It’s been 20 years since the record industry began asking itself, “What the hell do we do now?”  And while the number of paying subscribers for streaming services is on the rise and live music ticket sales are the highest they’ve ever been, revenue streams are still much smaller than during the recording industry’s bubble of the 1990s. Total industry revenues are less than 70% of their 1999 peak, and the industry has yet to define a new label model.

If we look at the story of recorded music from the advent of the compact disc, it becomes easy to see why there was a bubble in the first place and how the music industry has come to terms with what represents the greatest value of its artists.

Netscape and Napster

On October 1, 1982, the recording industry began an unwitting transformation from a tangible goods industry to an information industry. On that day, Philips released the first audio CD, Billy Joel’s 52nd Street, in Japan. In addition to carved vinyl and magnetic tape, record companies began selling streams of zeros and ones.

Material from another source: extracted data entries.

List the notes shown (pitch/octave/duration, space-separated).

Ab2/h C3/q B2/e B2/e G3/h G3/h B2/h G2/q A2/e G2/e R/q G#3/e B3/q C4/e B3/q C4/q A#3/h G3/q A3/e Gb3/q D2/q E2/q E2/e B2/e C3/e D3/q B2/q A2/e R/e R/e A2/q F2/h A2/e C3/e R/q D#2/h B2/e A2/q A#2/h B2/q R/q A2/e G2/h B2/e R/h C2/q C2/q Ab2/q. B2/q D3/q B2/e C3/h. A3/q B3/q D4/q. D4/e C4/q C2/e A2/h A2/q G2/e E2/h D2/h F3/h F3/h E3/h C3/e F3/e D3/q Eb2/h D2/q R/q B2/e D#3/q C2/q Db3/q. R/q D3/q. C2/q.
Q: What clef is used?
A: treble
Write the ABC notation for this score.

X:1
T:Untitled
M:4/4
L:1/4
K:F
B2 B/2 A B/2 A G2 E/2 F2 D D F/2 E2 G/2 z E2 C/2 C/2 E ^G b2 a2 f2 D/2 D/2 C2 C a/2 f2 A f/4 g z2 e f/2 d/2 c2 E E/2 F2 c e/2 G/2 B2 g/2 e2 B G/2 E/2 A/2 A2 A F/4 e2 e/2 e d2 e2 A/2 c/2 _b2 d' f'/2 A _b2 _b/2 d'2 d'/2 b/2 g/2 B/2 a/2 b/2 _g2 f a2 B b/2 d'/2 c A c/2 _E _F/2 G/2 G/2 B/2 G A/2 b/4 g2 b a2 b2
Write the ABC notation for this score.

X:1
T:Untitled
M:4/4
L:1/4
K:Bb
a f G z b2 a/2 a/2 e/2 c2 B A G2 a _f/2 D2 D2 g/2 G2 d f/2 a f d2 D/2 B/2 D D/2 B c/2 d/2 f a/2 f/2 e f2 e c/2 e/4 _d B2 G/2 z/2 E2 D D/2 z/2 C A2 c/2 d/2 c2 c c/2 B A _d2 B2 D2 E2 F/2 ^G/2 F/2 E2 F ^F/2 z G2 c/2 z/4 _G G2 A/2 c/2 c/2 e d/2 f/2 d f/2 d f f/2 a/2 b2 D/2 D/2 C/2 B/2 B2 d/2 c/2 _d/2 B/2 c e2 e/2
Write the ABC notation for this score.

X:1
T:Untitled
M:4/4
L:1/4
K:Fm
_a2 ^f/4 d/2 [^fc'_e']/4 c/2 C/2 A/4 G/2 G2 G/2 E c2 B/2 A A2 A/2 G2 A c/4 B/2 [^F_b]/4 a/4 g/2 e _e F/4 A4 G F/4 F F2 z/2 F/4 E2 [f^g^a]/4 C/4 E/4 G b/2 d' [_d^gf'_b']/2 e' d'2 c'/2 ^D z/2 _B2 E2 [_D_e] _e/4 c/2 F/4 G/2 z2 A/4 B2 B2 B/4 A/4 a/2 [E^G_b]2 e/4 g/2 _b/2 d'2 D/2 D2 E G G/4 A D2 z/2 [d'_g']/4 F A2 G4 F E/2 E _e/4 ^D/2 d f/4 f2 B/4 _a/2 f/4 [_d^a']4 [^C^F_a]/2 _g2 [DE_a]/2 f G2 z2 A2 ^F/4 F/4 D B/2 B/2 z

The industry experienced an earnings bonanza. Consumers rushed to buy new music on compact discs and to replace many of the vinyl records and cassette tapes they already owned. Over the next twelve years, with CD sales surpassing vinyl in 1988 and cassettes in 1991, the bubble expanded rapidly.

But then, distribution caught up with the digital content revolution. The Netscape browser turned the Internet into a free distribution system, and the record industry got caught with its pants down. Suddenly, thanks to file sharing services like MP3.com and Napster, fans in large numbers saw little need to pay anything for the music they enjoyed and began sharing their high-quality digital favorites for free.

If one bookend of the recording industry is distribution, the other is production. Both collapsed during this revolution. While the the Web hammered away at multibillion-dollar distribution channels, inexpensive digital audio workstations eclipsed multimillion-dollar recording studios. It was a race to the bottom. Sure, the cost of goods sold and indirect costs dropped, but revenues plummeted so far it didn’t matter. What remained were teetering record labels, confused music executives, and undercompensated artists.

The content — making and delivering it — had been the domain of business. Now it was the domain of anyone.

Getting Ready for the Road

In the first place, the recording industry came about when technologies enabled the capture and distribution of live performances. John Philip Sousa and the Marine Band he led, for example, were known by word of mouth in the late 1800s, but relatively few people had actually heard them perform. By 1897, he and his band had recorded over 400 different titles for the Columbia Phonograph Company and had become wildly popular, making the Marine Band the first act to gain fame from this new industry.

Then, as the technology evolved, recording sessions moved into studio environments. Overdubs embellished the sound, studio hardware improved, and, eventually, the recording itself became its own art form.

Phil Spector broke through the sonic barrier of the tiny AM radio speaker with his Wall of Sound; Brian Wilson and the Beach Boys produced the technically ambitious and sophisticated Pet Sounds; the Beatles, who had stopped performing live altogether, answered back with Sgt. Pepper’s Lonely Hearts Club Band. Seminal studio works came from artists like Pink Floyd, Steely Dan, Grandmaster Flash, Run-DMC, Radiohead, A Tribe Called Quest, Beck — scores of artists who defined themselves more by what they did alone than in font of anyone.

But when the CD bumped into the Internet and digits started streaming everywhere, the industry had no financial choice but to reweigh its beginnings: the live performance.

Live Nation and the Concert Souvenir

In 2007, Madonna signed a $120 million deal with concert promoter Live Nation. The company’s new Artist Nation division would manage her touring, merchandise, and recordings (three new albums) in what would become known as a “360 deal”. These deals place a strategic emphasis on live performances. Other major acts quickly followed: Jay-Z ($152 million), U2 (around $100 million, with their music still to be released through Universal), and Shakira (around $70 million).

Today, we still can’t realistically share the experience of the arena — or the club, for that matter — with someone who isn’t there. Nothing replaces actually being at a live performance. And so in the age of Spotify, Apple Music, and Google Play, when music feels essentially free, artists capitalize best by being on stage for their fans.

In addition, unrecognized revenue streams from the platinum age of recorded music are now flowing at a record volume. Album art, liner notes, and free poster inserts have, in large part, been peeled away from the recording itself and are sold at live shows along with t-shirts and other music merchandise at levels that thwart any other category in all of licensed merchandising.

What’s next for the artist and the industry? Perhaps mixed reality technologies, like Magic Leap’s virtual retina display or Microsoft HoloLens. These technologies will do for the visual aspect of a live performance what recording technology did for the sonic one. When this happens, the good news is the industry won’t be caught off guard, having already awkwardly navigated its first digital leap forward. New art forms will emerge, just as they did with audio technologies, and hopefully, these new opportunities will put more in the pockets of the growing number of artists who deserve it.